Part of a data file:
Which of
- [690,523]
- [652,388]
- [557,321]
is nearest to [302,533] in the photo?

...

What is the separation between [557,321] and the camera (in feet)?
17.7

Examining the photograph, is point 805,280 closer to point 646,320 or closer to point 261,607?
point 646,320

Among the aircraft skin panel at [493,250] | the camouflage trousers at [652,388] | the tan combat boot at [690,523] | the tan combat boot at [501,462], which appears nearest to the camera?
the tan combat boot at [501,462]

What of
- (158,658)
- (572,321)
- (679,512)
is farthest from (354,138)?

- _Problem description_: Please retype the lines of data without changing anything, starting at the line that contains "What is the" and ending at the line that contains "is farthest from (354,138)?", with both of those lines included.

- _Finished exercise_:
What is the separation between [557,321] and the camera (in feet)?
17.7

Examining the photograph, is point 805,280 closer to point 646,320 or closer to point 261,607?
point 646,320

Among the aircraft skin panel at [493,250] | the camouflage trousers at [652,388] | the tan combat boot at [690,523] | the tan combat boot at [501,462], which appears nearest to the camera?
the tan combat boot at [501,462]

What of
- (158,658)
- (572,321)
- (679,512)
is farthest from (354,138)?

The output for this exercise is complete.